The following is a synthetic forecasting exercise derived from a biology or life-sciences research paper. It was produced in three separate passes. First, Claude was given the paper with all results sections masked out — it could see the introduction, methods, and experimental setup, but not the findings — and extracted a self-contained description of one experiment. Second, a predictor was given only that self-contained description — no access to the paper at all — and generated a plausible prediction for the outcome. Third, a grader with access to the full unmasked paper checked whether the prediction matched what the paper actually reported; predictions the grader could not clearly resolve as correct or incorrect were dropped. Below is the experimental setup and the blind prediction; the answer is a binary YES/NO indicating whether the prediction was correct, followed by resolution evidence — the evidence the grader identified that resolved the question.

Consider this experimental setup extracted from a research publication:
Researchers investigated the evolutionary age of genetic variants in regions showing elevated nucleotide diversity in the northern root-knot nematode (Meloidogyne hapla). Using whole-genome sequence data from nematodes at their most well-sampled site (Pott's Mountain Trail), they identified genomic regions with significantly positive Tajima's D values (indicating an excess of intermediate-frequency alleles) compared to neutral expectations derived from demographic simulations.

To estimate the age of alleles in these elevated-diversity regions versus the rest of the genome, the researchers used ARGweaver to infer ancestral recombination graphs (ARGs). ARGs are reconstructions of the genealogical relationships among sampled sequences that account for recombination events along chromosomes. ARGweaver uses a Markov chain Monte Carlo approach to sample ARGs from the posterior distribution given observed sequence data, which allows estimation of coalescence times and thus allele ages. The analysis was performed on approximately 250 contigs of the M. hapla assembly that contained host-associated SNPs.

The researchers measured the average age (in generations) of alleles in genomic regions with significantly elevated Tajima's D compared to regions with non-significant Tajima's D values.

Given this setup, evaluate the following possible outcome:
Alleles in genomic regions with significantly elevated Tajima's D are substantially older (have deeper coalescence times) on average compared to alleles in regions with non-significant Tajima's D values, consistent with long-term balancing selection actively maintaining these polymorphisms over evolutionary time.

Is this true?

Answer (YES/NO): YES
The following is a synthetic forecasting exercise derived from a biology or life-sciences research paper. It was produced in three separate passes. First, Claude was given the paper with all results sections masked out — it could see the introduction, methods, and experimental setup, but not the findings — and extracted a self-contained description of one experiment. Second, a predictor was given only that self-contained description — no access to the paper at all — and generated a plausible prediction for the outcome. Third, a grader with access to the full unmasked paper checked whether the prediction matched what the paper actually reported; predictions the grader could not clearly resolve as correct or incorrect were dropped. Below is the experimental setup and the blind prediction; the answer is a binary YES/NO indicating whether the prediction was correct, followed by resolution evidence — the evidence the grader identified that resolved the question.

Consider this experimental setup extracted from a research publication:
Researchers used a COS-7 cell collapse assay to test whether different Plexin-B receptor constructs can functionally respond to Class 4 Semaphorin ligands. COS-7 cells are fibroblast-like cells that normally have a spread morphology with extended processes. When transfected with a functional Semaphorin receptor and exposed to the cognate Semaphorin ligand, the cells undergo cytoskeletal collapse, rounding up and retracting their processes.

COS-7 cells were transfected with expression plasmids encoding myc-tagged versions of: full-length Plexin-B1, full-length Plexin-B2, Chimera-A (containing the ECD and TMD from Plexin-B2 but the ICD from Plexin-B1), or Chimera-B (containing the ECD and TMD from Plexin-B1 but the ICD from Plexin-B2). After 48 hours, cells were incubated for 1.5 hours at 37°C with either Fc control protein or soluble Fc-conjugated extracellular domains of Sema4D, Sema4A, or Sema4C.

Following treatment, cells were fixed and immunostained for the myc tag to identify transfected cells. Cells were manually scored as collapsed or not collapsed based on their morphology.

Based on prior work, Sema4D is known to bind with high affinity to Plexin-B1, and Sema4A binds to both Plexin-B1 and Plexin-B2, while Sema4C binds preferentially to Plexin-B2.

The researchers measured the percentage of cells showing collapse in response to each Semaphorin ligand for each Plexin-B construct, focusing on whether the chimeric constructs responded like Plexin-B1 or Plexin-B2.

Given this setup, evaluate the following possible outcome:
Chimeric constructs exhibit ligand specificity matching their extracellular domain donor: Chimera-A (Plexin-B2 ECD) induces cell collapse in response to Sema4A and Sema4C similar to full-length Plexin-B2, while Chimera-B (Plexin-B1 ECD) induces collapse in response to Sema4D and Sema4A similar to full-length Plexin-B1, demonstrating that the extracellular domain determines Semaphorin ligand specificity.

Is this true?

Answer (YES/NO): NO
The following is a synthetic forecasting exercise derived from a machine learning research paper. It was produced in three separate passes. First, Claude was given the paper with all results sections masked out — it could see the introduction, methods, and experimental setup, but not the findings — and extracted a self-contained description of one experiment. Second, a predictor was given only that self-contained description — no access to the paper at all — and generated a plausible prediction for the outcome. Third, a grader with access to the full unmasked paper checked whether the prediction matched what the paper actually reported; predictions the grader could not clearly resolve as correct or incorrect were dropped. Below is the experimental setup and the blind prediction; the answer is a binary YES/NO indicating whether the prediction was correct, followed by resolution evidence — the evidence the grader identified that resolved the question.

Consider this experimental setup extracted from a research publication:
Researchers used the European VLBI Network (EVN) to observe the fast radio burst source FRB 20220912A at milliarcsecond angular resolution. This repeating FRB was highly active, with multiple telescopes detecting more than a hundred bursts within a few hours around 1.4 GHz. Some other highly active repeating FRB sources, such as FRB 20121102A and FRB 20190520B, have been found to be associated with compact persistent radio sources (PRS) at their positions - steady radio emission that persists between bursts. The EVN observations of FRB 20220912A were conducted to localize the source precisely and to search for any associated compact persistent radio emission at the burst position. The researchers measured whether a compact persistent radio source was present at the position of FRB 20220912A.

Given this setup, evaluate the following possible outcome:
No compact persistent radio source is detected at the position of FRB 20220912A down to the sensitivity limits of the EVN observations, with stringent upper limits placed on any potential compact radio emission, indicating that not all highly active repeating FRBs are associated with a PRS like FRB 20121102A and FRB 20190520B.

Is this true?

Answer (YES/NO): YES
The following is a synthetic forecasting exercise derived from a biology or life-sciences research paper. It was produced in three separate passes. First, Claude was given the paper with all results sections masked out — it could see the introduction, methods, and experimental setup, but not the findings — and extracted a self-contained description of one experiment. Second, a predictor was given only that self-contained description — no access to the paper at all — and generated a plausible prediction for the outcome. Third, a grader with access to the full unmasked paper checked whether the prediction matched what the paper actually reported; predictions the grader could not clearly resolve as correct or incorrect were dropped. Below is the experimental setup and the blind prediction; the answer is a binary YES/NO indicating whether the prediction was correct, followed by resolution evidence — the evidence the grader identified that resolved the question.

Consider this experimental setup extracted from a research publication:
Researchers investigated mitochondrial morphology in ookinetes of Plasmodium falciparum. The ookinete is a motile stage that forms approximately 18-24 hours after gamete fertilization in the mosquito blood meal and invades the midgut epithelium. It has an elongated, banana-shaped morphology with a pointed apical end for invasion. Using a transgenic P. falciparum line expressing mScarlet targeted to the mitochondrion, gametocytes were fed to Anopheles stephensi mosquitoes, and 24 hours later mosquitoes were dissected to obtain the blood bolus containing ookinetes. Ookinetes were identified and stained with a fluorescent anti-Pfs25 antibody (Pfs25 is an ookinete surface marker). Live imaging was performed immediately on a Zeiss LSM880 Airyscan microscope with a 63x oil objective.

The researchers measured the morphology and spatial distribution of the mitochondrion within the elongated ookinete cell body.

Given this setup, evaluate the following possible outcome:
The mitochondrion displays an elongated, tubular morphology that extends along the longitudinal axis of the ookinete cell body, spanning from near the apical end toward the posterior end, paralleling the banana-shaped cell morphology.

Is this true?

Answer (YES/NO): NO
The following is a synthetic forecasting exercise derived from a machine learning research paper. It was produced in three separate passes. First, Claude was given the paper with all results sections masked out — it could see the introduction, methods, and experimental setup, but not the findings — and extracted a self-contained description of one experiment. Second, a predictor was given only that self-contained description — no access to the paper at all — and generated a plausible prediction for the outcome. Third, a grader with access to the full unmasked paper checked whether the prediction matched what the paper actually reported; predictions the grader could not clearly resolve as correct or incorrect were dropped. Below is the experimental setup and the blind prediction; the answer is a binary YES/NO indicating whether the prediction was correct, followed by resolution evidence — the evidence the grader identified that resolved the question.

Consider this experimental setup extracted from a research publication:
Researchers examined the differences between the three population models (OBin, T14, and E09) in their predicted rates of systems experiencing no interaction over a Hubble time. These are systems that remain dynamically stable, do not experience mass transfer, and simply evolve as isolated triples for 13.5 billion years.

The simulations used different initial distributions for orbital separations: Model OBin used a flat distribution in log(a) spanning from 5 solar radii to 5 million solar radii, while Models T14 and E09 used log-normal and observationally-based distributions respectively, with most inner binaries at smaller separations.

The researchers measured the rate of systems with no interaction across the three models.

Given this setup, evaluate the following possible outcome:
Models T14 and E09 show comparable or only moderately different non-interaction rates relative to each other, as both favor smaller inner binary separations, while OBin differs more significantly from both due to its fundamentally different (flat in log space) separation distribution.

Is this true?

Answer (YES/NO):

- - - - - - -

▶ _WHAT YOU WILL DO_:
Go through the records above and copy every line holding the word "other".

▶ _RESPONSE_:
Researchers used the European VLBI Network (EVN) to observe the fast radio burst source FRB 20220912A at milliarcsecond angular resolution. This repeating FRB was highly active, with multiple telescopes detecting more than a hundred bursts within a few hours around 1.4 GHz. Some other highly active repeating FRB sources, such as FRB 20121102A and FRB 20190520B, have been found to be associated with compact persistent radio sources (PRS) at their positions - steady radio emission that persists between bursts. The EVN observations of FRB 20220912A were conducted to localize the source precisely and to search for any associated compact persistent radio emission at the burst position. The researchers measured whether a compact persistent radio source was present at the position of FRB 20220912A.
Models T14 and E09 show comparable or only moderately different non-interaction rates relative to each other, as both favor smaller inner binary separations, while OBin differs more significantly from both due to its fundamentally different (flat in log space) separation distribution.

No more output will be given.